- Is the Pfizer-BioNTech COVID-19 vaccine safe and effective for young recipients (5-11 years old)?
According to the Centers for Disease Control and Prevention (CDC), clinical trials have shown that the Pfizer-BioNTech vaccine is highly effective at preventing COVID-19 infection in children ages 5-11. Vaccinations may help keep children from spreading COVID-19 to others and can also help keep your child from getting seriously sick even if they do get COVID-19. From a safety perspective, the vaccine has undergone and will continue to undergo the most intensive safety monitoring in U.S. history.
- Why is it important for children ages 5-11 years old to receive the COVID-19 vaccine?
COVID-19 can often be milder in children when compared with adults, but the disease can still make children severely sick, require hospitalization and, in some cases, result in death. While children are at lower risk for severe illness from COVID-19, they can still become infected and spread the virus to others, including adults. Additionally, children with underlying health conditions are more at risk for severe illness and some children could develop serious short and long-term complications as a result of being infected.
Getting an age-appropriate dose of the Pfizer-BioNTech COVID-19 vaccine can protect children ages 5-11 and others they are around, including family members who may be at higher risk or not able to be vaccinated. Additionally, getting vaccinated helps keep children in school and able to participate in extracurricular activities, like sports, playdates and other events.

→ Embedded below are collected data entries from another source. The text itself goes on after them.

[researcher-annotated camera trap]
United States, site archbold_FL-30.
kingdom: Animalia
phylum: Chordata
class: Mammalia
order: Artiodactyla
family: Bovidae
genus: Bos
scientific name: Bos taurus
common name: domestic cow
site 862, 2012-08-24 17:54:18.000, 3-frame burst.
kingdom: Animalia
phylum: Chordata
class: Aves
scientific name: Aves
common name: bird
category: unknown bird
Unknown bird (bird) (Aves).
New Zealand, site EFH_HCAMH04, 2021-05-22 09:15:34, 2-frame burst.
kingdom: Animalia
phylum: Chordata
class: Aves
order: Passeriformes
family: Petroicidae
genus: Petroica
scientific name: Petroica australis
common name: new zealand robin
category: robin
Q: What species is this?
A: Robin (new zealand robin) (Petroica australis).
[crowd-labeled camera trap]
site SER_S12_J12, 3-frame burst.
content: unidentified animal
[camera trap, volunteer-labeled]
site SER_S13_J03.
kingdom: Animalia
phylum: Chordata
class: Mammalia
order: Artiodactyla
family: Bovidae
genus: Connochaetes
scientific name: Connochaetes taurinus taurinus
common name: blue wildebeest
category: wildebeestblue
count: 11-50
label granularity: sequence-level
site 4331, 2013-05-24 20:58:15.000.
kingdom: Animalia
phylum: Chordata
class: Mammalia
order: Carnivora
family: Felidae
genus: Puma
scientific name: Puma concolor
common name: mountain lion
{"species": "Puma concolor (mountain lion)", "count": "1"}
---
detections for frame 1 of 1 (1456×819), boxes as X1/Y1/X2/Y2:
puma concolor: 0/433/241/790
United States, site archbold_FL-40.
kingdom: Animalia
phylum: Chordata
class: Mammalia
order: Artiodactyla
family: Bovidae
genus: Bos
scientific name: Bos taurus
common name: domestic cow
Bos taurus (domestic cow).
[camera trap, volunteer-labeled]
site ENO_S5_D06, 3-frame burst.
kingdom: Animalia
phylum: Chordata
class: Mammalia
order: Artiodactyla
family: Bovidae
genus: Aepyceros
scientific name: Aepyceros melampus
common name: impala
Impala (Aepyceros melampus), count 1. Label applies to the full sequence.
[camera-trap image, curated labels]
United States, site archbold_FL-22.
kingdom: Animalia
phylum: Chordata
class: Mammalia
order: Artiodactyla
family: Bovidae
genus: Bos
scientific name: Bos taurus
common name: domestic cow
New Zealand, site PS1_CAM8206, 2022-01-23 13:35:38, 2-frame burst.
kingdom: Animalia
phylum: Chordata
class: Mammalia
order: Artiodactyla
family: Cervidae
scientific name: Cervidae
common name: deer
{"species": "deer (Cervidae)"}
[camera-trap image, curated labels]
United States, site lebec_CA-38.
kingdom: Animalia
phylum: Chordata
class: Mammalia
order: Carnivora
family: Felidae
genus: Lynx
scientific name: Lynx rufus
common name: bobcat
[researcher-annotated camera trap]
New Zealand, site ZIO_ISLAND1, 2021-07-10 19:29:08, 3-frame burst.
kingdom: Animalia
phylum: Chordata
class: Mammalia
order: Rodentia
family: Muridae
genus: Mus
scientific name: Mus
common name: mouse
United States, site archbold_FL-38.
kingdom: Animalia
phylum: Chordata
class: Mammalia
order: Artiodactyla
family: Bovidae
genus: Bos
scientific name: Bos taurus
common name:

- How many doses are required for the pediatric population (5-11 years old) and over what timeframe?
The vaccine series for children 5-11 years old is two doses given 3 weeks (21 days) apart. It is recommended that you make your child’s appointment for the second dose at the time of the first dose appointment.
- What are the most common side effects from the vaccine in children ages 5-11 years old?
Commonly reported side effects in clinical trials included injection site pain (sore arm), redness and swelling, fatigue, headache, muscle and/or joint pain, chills, fever, swollen lymph nodes, nausea and decreased appetite. More children reported side effects after the second dose than after the first dose. Side effects were generally mild to moderate in severity and occurred within two days after vaccination, and most went away within one to two days.
Pain relievers are not recommended before vaccination to try to prevent side effects.
- Is the dosage for children ages 5-11 years old the same as what is administered to adults and teens?
No. Each dose is 10 micrograms, which is one-third of the dose used in adults and teens. This recommended dosage has been found to be highly effective in protecting young recipients against COVID-19. This vaccine is NOT interchangeable with the vaccine for individuals 12 years old and older.
- What safety measures are in place to ensure my child receives the appropriate dosage?
To avoid confusion, the formulation for children ages 5-11 years old is packaged with an orange label and orange cap, while the vaccine for adults is packaged with a purple label and purple cap. Our team members who administer vaccines have completed the necessary vaccine safety training and diligently follow the appropriate clinical protocols.
- What if my 11-year-old is turning 12 soon? Should I wait to get him/her vaccinated since the vaccine dosage will change?
Per guidance from the CDC, pediatricians will allow for a 4-day grace period around birthdays to determine which dose of the COVID-19 vaccine is needed. For children who are 11 when they start the series, they should receive another 10-microgram dose after they turn 12 a few weeks later.
- Can my child receive other vaccines at the same time as the COVID-19 vaccine?
Yes. It is safe for your child to receive a COVID-19 vaccine and other vaccines, including the flu vaccine, at the same time.
- Are any other COVID-19 vaccines authorized for children ages 5-11 years old?
Currently, Pfizer is the only vaccine manufacturer that has received emergency use authorization for this age group.
- Where can I sign my child up to get a COVID-19 vaccine?
There are a number of convenient locations in our community that offer COVID-19 vaccines. Call your child's pediatrician's office to ask if the vaccine is offered there. Vaccines are also offered at most local pharmacies. You can confirm or find other locations near you by visiting www.vaccines.gov.
- I’ve read that fertility could be impacted. Is that true?
There has been no demonstrated link between vaccines and infertility in the studies conducted to date. The CDC reports there is no evidence that the COVID-19 vaccines cause fertility problems, and the American College of Obstetricians and Gynecologists states that the vaccine studies do not indicate any safety concerns for those who are pregnant or want to become pregnant.